DIRECTIONS FOR THIS TASK: Look for "Is the point at 214,253" in the records below, then copy that line and every line after it, exactly and with nothing added.

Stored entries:
* Begin *

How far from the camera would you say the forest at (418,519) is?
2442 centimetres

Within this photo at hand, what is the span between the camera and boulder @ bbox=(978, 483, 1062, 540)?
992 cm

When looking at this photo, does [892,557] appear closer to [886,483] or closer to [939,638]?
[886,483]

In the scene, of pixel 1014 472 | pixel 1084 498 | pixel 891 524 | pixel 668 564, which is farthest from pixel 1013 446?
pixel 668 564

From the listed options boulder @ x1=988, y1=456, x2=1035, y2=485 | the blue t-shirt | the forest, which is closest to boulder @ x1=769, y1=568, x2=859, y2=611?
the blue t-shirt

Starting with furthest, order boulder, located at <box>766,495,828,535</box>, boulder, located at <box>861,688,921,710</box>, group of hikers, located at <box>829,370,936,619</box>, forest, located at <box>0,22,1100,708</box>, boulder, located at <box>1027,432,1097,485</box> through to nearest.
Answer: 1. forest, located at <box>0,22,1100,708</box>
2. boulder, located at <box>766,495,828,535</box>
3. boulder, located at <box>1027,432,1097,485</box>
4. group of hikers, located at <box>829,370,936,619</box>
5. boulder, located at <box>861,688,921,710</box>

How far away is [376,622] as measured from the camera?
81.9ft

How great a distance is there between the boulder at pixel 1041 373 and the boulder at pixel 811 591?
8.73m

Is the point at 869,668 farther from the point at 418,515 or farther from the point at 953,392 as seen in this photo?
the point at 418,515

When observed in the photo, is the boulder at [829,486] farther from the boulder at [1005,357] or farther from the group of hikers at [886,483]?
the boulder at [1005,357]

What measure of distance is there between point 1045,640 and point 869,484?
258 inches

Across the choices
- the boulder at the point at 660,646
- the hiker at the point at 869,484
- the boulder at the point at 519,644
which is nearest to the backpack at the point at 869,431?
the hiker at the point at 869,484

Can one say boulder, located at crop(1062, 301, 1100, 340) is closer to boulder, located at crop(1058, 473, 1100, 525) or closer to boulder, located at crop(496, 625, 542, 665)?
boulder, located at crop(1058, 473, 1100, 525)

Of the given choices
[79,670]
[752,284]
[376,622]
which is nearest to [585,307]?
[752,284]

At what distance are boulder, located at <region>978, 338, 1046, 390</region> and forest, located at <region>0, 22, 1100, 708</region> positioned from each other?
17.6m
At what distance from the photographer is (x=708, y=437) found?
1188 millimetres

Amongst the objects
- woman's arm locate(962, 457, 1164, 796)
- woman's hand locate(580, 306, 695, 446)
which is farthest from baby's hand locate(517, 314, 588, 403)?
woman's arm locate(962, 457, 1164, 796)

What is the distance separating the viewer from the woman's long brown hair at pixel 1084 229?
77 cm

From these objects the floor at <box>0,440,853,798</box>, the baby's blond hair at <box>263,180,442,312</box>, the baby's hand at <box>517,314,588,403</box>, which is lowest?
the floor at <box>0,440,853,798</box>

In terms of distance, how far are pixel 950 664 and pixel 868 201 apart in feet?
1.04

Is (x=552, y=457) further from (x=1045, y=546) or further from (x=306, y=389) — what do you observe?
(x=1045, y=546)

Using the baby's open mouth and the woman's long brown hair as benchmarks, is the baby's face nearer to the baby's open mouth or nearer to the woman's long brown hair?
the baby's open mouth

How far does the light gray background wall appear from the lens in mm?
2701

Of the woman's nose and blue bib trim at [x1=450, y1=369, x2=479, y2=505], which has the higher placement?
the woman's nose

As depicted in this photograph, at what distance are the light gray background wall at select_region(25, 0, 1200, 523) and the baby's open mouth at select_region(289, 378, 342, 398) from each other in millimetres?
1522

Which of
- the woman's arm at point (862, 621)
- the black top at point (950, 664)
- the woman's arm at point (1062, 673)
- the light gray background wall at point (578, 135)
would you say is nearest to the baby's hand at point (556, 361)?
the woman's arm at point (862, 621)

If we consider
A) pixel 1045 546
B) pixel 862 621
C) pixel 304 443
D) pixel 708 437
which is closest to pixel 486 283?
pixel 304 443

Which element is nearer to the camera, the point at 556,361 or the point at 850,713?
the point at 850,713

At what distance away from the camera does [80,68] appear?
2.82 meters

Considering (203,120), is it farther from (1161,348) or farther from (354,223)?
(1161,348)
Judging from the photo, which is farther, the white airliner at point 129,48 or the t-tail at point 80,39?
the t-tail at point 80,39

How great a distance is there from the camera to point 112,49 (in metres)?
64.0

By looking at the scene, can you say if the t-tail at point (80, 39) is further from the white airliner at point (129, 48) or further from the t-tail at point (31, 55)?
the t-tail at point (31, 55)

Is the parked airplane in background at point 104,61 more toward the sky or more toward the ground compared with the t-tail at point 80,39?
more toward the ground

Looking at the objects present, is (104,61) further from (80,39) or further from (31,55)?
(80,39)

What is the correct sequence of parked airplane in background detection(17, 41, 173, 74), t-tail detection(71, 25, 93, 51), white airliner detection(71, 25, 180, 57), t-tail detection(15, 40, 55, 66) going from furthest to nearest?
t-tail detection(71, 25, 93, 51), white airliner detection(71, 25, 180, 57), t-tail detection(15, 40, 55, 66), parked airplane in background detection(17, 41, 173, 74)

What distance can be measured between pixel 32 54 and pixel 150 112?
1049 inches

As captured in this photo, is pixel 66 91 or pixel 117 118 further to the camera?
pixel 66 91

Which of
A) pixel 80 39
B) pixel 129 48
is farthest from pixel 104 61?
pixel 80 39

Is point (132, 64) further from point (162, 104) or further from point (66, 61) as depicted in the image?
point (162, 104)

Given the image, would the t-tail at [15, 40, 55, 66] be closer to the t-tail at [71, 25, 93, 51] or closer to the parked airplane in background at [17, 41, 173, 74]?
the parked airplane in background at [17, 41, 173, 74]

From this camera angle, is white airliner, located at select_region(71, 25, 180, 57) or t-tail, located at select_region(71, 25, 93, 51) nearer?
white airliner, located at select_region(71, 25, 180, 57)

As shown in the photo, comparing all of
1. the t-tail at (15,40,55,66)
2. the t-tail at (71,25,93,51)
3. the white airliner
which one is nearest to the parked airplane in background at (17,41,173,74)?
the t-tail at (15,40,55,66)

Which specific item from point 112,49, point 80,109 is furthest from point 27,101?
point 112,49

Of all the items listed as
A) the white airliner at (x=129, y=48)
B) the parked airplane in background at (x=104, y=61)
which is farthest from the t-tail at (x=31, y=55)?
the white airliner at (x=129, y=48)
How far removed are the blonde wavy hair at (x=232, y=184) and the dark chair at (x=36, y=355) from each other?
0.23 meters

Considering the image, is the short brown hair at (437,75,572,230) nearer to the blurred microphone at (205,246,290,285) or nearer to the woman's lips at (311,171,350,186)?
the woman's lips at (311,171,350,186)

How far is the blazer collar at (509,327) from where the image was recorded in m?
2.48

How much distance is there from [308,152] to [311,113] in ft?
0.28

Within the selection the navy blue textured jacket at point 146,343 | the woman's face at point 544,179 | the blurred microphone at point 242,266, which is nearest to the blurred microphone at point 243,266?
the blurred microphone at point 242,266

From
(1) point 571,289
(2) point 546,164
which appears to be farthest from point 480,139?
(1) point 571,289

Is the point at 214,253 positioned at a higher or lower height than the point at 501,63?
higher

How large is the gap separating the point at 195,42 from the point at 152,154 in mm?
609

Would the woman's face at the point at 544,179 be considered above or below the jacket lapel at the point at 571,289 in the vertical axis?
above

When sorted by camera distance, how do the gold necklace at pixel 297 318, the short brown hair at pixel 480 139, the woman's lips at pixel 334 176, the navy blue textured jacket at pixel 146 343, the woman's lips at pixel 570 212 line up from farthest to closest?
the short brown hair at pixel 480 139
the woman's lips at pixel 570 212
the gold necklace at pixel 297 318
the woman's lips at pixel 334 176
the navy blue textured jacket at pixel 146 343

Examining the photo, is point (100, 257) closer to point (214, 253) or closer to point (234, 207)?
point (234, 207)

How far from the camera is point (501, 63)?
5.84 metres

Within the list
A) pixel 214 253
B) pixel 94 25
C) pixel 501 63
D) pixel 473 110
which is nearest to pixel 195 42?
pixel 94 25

* End *

RESULT OF THE EXERCISE:
Is the point at 214,253 positioned at a higher or lower height than the point at 501,63?
higher

How large is the gap separating the point at 195,42 from the point at 152,154 in mm?
609

Would the woman's face at the point at 544,179 be considered above or below the jacket lapel at the point at 571,289 in the vertical axis?
above

When sorted by camera distance, how do the gold necklace at pixel 297 318, the short brown hair at pixel 480 139, the woman's lips at pixel 334 176, the navy blue textured jacket at pixel 146 343, the woman's lips at pixel 570 212 line up from farthest to closest?
the short brown hair at pixel 480 139
the woman's lips at pixel 570 212
the gold necklace at pixel 297 318
the woman's lips at pixel 334 176
the navy blue textured jacket at pixel 146 343

Examining the photo, is point (100, 257) closer to point (214, 253) or closer to point (234, 207)?
point (234, 207)

How far from the camera is point (501, 63)?
5.84 metres

Within the list
A) pixel 214 253
B) pixel 94 25
C) pixel 501 63
D) pixel 473 110
which is nearest to pixel 195 42?
pixel 94 25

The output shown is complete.